Every Laura Dern movie ever

Every Laura Dern movie ever

The next day Jeff goes down to the police station to give them some info and realizes that one of the Frank Booth gang is a detective at the very police department, so he brings his information to Sandy’s dad personally.  But when he and Sandy are riding around after a date and they run across a naked and raving Dorothy…well, it kind of puts a strain on the relationship.   It evinces a great number of Laura-Dern-Crying-Faces, and that’s really not a good look.

In the end Jeff ends up going over to Dorothy’s apartment for a final confrontation with Frank (simultaneous with the police raid on Frank’s) where he finds the dirty police officer and presumably Dorothy’s husband dead.  He hides in the closet (for the THIRD time) and kills Frank with the dirty cop’s gun.  I know, it doesn’t really make a lot of sense.  The End.
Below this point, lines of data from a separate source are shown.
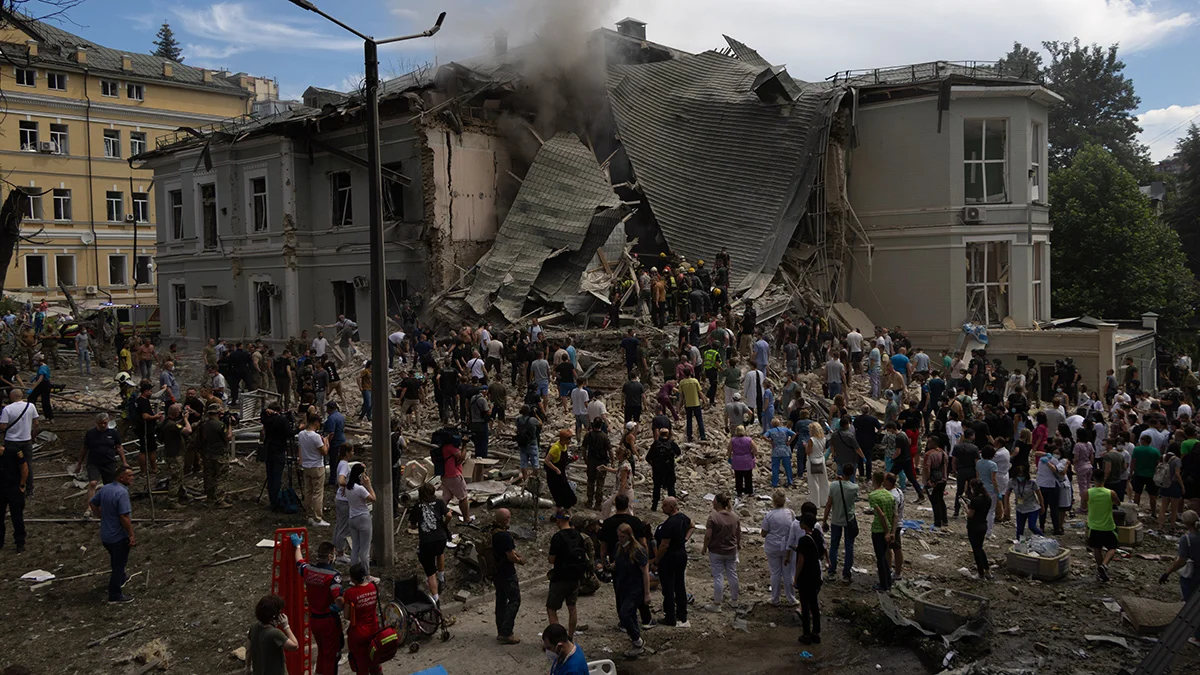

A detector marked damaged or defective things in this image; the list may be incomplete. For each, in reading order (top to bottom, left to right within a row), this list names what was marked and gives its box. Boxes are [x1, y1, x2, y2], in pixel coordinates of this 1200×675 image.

broken window [328, 170, 350, 225]
damaged building [136, 17, 1156, 389]
broken window [960, 118, 1008, 201]
broken window [960, 240, 1008, 326]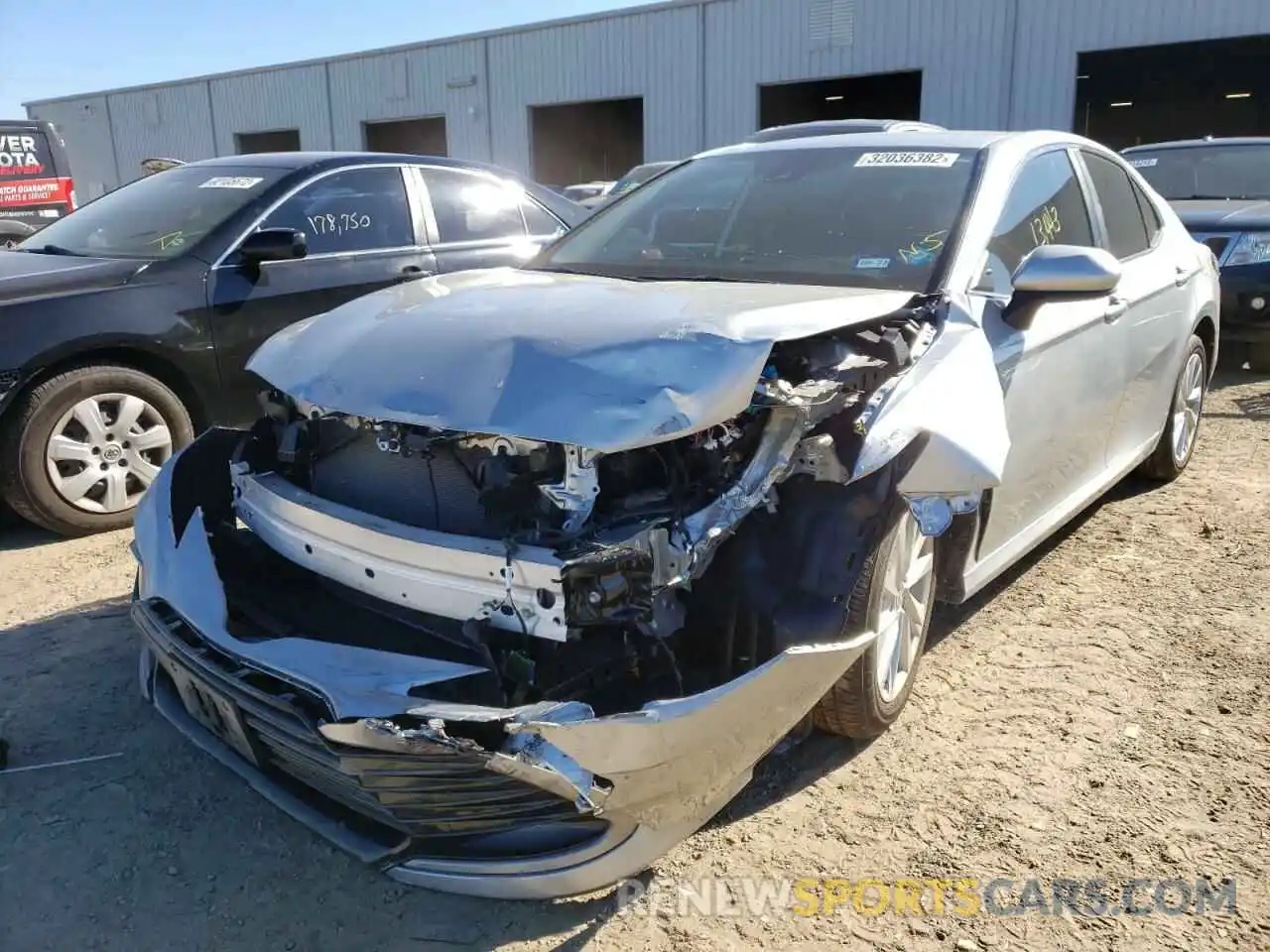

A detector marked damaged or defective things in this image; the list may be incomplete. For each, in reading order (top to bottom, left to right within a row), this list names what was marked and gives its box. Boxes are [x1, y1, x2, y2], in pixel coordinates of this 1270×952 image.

crumpled hood [0, 249, 145, 305]
crumpled hood [248, 264, 917, 450]
crumpled fender [849, 301, 1008, 498]
crumpled hood [1167, 199, 1270, 232]
shattered headlight housing [1222, 233, 1270, 268]
wrecked silver sedan [129, 128, 1222, 900]
destroyed front bumper [129, 432, 873, 900]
In the end, I’m really not a big fan of this movie.  The bottom line is that the plot makes very little sense.  There’s some sort of drug ring with a policeman gone bad, and there’s kidnapping and torture and whatnot all over no particularly good reason.  Few of the characters’ actions make any sense at all, particularly at the ending, where everybody sort of magically ends up in the same place.  There is way too much hiding in the closet for plausibility, and there are about five minutes of scenes just involving Kyle MacLachlan ascending and descending the staircase to Rossellini’s apartment.  The dialogue is stilted.  The acting is almost uniformly horrid.  Kyle MacLachlan is so bad, you’d think David Lynch didn’t notice him at all in Dune, or he’d never have hired him back again.  And there are freaky bad mechanical robins at the end.  Have I covered it?  Yeah, that probably covers it.